Besides brightness, paper has some measurable properties with significant visual impact. The focus here is on those that affect print quality with the broadest strokes--although nearly every aspect of a sheet's structure, manufacture and content has some effect. With recycled paper, for instance, you may encounter strength problems compared with conventional, and its degree of smoothness can vary as well. A paper's appearance can be evaluated by its brightness, whiteness, gloss, smoothness and opacity. Without plunging too deeply into manufacturing, you should also make note of a paper's pulp type and its formation characteristics.

* Brightness is measured on a tester that determines a paper's capacity to reflect a particular blue wavelength; reported as a percentage.

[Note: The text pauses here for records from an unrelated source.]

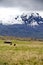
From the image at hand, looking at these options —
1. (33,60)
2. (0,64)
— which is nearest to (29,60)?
(33,60)

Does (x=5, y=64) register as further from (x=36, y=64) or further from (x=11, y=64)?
(x=36, y=64)

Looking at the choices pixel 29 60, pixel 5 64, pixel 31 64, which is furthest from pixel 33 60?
pixel 5 64

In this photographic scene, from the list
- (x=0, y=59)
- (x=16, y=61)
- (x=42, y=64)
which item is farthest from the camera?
(x=0, y=59)

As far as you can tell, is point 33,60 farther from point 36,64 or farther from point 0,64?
point 0,64

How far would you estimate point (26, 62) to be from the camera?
106 feet

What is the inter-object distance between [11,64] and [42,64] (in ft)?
14.9

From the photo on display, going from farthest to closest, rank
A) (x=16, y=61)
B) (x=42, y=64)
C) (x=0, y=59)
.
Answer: (x=0, y=59) < (x=16, y=61) < (x=42, y=64)

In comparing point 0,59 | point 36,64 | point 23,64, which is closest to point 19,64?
point 23,64

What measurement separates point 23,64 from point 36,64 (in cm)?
191

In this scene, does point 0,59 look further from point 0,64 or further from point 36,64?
point 36,64

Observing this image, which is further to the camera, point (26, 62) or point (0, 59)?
point (0, 59)

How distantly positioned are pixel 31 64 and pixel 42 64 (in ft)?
5.35

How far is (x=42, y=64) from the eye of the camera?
1211 inches

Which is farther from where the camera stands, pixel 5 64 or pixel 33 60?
pixel 33 60
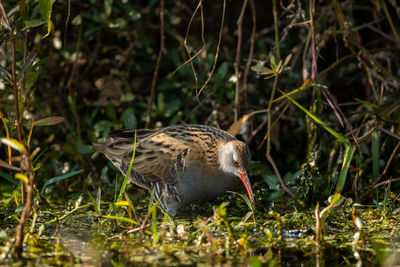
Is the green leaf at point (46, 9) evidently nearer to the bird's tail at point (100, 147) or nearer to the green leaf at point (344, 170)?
the bird's tail at point (100, 147)

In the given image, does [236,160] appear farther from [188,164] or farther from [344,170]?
[344,170]

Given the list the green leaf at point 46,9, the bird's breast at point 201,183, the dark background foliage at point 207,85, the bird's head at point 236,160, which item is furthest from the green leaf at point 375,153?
the green leaf at point 46,9

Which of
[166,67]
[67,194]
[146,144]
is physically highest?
[166,67]

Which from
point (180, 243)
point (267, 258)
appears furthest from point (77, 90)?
point (267, 258)

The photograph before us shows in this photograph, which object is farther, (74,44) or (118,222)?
(74,44)

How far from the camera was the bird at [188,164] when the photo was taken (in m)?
4.74

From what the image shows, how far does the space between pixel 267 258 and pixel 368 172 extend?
2.17 m

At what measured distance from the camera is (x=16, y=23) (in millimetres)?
4008

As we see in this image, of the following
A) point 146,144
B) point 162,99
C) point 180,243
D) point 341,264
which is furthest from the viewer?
point 162,99

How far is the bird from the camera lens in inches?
187

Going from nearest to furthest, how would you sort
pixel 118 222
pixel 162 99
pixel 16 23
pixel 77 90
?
pixel 16 23 → pixel 118 222 → pixel 162 99 → pixel 77 90

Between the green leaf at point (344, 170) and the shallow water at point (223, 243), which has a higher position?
the green leaf at point (344, 170)

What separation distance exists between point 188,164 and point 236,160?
16.2 inches

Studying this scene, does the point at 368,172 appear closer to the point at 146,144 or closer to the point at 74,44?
the point at 146,144
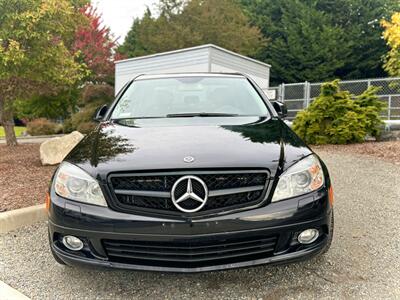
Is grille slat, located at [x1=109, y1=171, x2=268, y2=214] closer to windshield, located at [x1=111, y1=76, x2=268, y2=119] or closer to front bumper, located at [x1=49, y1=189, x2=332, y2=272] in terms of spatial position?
front bumper, located at [x1=49, y1=189, x2=332, y2=272]

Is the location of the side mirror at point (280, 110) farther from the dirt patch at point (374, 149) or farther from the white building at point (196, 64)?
the white building at point (196, 64)

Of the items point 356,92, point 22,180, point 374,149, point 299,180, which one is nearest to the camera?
point 299,180

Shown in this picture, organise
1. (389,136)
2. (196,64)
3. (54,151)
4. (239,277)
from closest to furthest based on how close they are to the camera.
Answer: (239,277) → (54,151) → (389,136) → (196,64)

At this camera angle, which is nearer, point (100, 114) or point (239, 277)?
point (239, 277)

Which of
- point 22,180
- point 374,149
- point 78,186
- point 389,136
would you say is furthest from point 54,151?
point 389,136

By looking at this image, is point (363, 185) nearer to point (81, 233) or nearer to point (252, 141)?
point (252, 141)

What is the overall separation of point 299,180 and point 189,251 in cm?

* Whiteness is often confused with brightness, but it's an entirely different property.

Brightness measures the reflectance of blue light; whiteness treats the evenness of reflectance of all colors in the spectrum. The brightest paper may reflect a great deal of blue and very little red or green; the whitest papers tend to have much lower reflectance readings, but maintain equal color reflectance--making them neutral backdrops for ink. Finally, the highest reflectance papers may achieve this by reflecting little blue but much of both red and green.

* Gloss is defined by a paper's specular reflection of light rays. Our eyes determine it by noting how shiny or lustrous a paper appears. Extensive calendering or other surface treatments cause a paper to move toward optical flatness--the point at which light rays striking it are reflected back in parallel rays, as they would be from polished glass. At the other extreme, matte finish papers reflect light with great diffusion, scattering the rays in all directions. Publishing and advertising both set great store by high gloss because it tends to work hand in hand with brightness to make printed images sparkle. High gloss actually adds to color intensity by increasing the gloss contributed by the ink itself.

However, gloss for gloss's sake is a dangerous route toward beautiful printing. We see printed color by looking at light reflected through ink by paper. A glossy surface sends the majority of light straight back at us, but it's also busy showing us how much light is falling on it.

* Smoothness is bound up with gloss and another key characteristic, paper formation. Smoothness is what it sounds like, but that doesn't mean it feels like what you may anticipate. Silky finishes and sizings may make a paper feel sumptuous, but smoothness is specifically the levelness of a sheet, which includes its internal evenness. Paper fibers can be compressed from the outside into obedient height, but if the fibers, formation characteristics, and basis weight of the paper require it, this compression results in pockets of greater fiber density. Smoothness isn't tested with a finger tip, but with an air-leak tester that measures the rate at which air passes through the sheet. Formation and smoothness can be examined by looking through a sheet to see how evenly translucent it is, and whether dark or light pockets appear.

* Opacity usually figures in any production decision involving quality. For some magazines, opacity can be sacrificed in pursuit of both greater brightness and lower cost: the move to a lower basis weight of a higher brightness sheet can impart an appearance of higher quality. But opacity, the extent to which light transmission is obstructed, does not come solely from paper weight or caliper. The chief ways to increase opacity are by adding fillers or dyes; by relying on the high light absorption properties of groundwood pulp; by limiting pulp bleaching to maintain a darker and more light-absorbent fiber; and by positioning the paper toward the blue-white, high brightness end, because blues, greens and grays absorb more light than do yellows and reds.